**Task inputs**
________

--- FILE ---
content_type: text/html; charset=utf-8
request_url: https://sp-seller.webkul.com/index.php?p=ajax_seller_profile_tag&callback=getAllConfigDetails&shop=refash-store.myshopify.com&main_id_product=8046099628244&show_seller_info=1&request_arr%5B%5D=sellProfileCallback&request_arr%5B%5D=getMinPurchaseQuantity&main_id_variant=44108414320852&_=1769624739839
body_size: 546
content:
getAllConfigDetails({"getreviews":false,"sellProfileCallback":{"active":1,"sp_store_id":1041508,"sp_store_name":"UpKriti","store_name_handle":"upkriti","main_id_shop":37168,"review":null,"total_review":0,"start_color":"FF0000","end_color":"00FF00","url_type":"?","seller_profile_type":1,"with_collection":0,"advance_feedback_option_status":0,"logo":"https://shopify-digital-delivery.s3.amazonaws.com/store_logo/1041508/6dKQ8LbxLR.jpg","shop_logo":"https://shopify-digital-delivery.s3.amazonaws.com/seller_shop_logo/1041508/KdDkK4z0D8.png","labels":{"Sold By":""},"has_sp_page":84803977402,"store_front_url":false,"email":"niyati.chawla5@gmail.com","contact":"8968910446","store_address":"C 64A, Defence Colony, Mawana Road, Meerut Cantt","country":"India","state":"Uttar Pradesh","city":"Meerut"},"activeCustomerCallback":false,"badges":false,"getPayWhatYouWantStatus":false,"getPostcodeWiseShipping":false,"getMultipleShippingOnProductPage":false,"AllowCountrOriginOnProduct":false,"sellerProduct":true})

________

**Problem to work on**
In the listing above, find the line with "body_size: 546", then copy it and every later line exactly, through the last line, and nothing else.

**Reply to the exercise**
body_size: 546
content:
getAllConfigDetails({"getreviews":false,"sellProfileCallback":{"active":1,"sp_store_id":1041508,"sp_store_name":"UpKriti","store_name_handle":"upkriti","main_id_shop":37168,"review":null,"total_review":0,"start_color":"FF0000","end_color":"00FF00","url_type":"?","seller_profile_type":1,"with_collection":0,"advance_feedback_option_status":0,"logo":"https://shopify-digital-delivery.s3.amazonaws.com/store_logo/1041508/6dKQ8LbxLR.jpg","shop_logo":"https://shopify-digital-delivery.s3.amazonaws.com/seller_shop_logo/1041508/KdDkK4z0D8.png","labels":{"Sold By":""},"has_sp_page":84803977402,"store_front_url":false,"email":"niyati.chawla5@gmail.com","contact":"8968910446","store_address":"C 64A, Defence Colony, Mawana Road, Meerut Cantt","country":"India","state":"Uttar Pradesh","city":"Meerut"},"activeCustomerCallback":false,"badges":false,"getPayWhatYouWantStatus":false,"getPostcodeWiseShipping":false,"getMultipleShippingOnProductPage":false,"AllowCountrOriginOnProduct":false,"sellerProduct":true})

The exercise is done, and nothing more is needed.